Nas principais preocupações dos brasileiros, medidas pelas pesquisas eleitorais, saúde, educação e segurança andam de mãos dadas (IBOPE, 17 de agosto). E se alternam no primeiro lugar entre os dramas do país. Muitas vezes, o medo da violência está no topo da lista. Mas os principais candidatos à Presidência não apresentam propostas claras sobre o tema da insegurança pública, menos ainda quando se trata de definir uma política de longo alcance para deter a violência. De 1970 até hoje, mais de um milhão de pessoas foram assassinadas no Brasil. Duas vezes a mais do que o número total de mortos na guerra civil colombiana – notem que o conflito no país vizinho se iniciou em 1956. Mesmo com um cenário tão terrível, nossos presidenciáveis não se comovem muito.

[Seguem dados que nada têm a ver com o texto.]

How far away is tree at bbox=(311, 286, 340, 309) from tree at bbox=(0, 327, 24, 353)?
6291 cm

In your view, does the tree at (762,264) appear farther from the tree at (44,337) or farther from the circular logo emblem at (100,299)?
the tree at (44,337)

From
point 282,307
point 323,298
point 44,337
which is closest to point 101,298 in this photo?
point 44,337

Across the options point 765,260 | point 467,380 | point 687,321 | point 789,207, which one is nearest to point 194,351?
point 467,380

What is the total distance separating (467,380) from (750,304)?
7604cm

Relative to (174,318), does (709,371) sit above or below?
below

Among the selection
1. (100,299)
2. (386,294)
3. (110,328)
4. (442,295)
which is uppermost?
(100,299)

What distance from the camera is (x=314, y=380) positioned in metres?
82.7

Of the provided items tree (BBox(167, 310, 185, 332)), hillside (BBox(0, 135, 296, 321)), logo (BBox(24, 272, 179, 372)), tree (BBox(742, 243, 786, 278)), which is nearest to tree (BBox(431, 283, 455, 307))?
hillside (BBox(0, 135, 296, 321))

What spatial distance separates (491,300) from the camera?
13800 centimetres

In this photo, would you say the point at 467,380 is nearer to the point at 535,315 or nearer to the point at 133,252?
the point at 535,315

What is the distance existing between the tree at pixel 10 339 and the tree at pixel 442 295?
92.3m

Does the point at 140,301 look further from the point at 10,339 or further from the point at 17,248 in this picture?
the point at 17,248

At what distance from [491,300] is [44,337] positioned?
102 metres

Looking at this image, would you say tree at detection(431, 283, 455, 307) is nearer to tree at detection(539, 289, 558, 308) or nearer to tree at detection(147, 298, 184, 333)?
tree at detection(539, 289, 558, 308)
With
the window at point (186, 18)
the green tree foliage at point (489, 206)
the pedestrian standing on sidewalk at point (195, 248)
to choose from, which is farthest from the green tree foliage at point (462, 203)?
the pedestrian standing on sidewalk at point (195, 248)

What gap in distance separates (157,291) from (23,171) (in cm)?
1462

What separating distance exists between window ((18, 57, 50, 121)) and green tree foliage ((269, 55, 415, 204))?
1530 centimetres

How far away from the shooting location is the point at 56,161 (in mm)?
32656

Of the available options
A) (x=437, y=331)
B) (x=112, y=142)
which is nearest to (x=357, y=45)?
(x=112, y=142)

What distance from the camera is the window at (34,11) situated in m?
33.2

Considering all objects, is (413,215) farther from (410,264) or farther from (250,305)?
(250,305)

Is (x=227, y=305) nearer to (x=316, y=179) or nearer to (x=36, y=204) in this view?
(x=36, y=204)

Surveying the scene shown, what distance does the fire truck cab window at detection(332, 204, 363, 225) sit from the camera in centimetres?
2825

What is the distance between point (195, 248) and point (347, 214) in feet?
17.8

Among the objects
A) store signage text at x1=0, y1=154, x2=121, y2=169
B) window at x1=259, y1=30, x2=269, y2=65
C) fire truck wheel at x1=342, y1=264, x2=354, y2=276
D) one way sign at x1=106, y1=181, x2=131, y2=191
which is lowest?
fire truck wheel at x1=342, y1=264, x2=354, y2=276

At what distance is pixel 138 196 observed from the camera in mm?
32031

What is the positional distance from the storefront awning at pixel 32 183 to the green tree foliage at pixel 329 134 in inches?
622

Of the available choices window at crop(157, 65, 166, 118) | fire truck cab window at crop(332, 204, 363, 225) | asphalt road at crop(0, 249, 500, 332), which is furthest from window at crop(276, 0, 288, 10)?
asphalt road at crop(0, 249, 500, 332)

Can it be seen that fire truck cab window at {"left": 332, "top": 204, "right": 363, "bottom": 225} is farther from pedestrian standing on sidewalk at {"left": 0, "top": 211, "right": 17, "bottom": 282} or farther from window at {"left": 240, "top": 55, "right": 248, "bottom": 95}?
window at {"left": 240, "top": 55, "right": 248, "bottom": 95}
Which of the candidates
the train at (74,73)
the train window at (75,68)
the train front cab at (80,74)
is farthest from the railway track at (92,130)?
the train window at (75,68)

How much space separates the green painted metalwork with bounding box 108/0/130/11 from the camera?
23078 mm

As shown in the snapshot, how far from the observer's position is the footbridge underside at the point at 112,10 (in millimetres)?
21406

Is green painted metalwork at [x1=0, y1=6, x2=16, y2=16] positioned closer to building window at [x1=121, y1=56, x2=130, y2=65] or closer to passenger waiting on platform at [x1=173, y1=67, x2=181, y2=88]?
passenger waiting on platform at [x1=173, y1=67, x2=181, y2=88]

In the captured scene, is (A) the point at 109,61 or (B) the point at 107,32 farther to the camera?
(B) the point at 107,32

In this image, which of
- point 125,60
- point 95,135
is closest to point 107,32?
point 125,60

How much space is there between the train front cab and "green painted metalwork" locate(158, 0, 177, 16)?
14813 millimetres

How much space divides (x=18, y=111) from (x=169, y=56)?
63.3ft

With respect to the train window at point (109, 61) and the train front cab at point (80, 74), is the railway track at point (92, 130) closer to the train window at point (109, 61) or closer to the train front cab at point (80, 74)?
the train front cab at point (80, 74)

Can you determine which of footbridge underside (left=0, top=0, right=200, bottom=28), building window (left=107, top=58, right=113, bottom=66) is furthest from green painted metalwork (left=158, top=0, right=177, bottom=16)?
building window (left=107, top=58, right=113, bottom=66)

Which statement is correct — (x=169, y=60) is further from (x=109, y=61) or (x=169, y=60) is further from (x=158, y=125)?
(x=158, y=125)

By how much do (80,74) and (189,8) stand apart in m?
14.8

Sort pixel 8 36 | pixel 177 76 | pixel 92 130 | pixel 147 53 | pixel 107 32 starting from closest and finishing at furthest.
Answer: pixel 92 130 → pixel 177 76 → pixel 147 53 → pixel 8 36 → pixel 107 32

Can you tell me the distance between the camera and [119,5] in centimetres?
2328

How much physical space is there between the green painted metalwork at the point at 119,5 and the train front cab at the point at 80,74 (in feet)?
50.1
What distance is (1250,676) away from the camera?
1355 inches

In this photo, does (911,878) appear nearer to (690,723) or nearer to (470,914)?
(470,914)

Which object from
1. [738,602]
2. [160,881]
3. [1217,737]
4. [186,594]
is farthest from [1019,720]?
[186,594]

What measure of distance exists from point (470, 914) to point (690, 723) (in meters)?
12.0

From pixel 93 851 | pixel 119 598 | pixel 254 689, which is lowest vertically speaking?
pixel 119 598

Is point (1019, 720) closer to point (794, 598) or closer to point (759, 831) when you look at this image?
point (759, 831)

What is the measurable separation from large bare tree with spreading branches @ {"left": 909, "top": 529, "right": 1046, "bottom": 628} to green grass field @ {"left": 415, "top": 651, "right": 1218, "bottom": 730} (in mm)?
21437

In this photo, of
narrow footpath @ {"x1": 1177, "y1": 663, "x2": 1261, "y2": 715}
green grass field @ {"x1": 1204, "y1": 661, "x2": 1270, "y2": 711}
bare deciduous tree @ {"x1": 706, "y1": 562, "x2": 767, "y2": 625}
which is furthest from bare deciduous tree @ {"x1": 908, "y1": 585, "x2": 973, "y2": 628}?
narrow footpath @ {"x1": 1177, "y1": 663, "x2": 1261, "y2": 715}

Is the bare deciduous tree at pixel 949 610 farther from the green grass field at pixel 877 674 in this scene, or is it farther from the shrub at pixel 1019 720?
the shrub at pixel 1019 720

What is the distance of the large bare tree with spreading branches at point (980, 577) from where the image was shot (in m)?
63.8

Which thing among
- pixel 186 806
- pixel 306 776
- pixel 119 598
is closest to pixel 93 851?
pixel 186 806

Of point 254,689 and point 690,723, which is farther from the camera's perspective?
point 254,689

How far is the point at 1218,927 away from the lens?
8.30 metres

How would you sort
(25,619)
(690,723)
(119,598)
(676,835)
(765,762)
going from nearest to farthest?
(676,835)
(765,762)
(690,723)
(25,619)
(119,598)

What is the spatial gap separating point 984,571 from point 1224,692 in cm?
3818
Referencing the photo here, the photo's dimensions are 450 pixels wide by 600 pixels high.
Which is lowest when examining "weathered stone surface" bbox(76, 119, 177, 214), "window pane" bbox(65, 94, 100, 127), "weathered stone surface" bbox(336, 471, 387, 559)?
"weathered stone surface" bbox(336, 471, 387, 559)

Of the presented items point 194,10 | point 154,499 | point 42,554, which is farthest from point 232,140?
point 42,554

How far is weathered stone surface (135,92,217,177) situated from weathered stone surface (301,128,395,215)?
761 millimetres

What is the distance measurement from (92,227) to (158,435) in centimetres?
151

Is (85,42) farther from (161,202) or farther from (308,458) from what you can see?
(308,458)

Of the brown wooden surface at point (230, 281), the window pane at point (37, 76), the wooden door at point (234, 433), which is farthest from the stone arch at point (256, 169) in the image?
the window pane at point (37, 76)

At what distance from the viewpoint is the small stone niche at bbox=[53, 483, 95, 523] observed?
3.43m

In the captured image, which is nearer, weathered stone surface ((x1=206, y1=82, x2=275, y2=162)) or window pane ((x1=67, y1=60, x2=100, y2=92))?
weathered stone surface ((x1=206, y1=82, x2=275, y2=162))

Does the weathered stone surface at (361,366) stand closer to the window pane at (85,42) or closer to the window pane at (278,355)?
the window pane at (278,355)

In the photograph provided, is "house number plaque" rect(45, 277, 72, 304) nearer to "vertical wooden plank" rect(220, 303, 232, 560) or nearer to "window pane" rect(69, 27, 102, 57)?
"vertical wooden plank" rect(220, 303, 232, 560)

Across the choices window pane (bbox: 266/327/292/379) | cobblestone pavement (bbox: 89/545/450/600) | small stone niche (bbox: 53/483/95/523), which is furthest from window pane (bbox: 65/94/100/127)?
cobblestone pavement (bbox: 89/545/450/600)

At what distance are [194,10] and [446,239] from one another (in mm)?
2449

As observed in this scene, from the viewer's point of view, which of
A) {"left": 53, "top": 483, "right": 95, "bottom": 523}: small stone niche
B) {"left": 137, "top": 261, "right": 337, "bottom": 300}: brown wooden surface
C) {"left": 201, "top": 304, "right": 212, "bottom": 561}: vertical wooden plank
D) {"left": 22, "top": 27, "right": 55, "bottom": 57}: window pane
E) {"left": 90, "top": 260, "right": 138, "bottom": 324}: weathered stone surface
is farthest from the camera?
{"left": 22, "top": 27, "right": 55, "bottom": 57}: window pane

Dilma Roussef, do PT, elegeu o crack como alvo no quesito segurança: “é uma epidemia entre os jovens”. E nos programas eleitorais promete levar a experiência das Unidades de Polícia Pacificadora (UPPs), do Rio de Janeiro para todo o país. As UPPs são tentativas de ocupação de favelas que estavam controladas pelo tráfico. Ao todo, são 12 peças num tabuleiro de mil favelas cariocas. A bem da verdade, trata-se de uma experiência interessante, mas é muito recente (cerca de dois anos) e seus resultados não são claros. Nem de longe as UPPs substituiriam uma política nacional de segurança. Até porque o caso das favelas cariocas é único.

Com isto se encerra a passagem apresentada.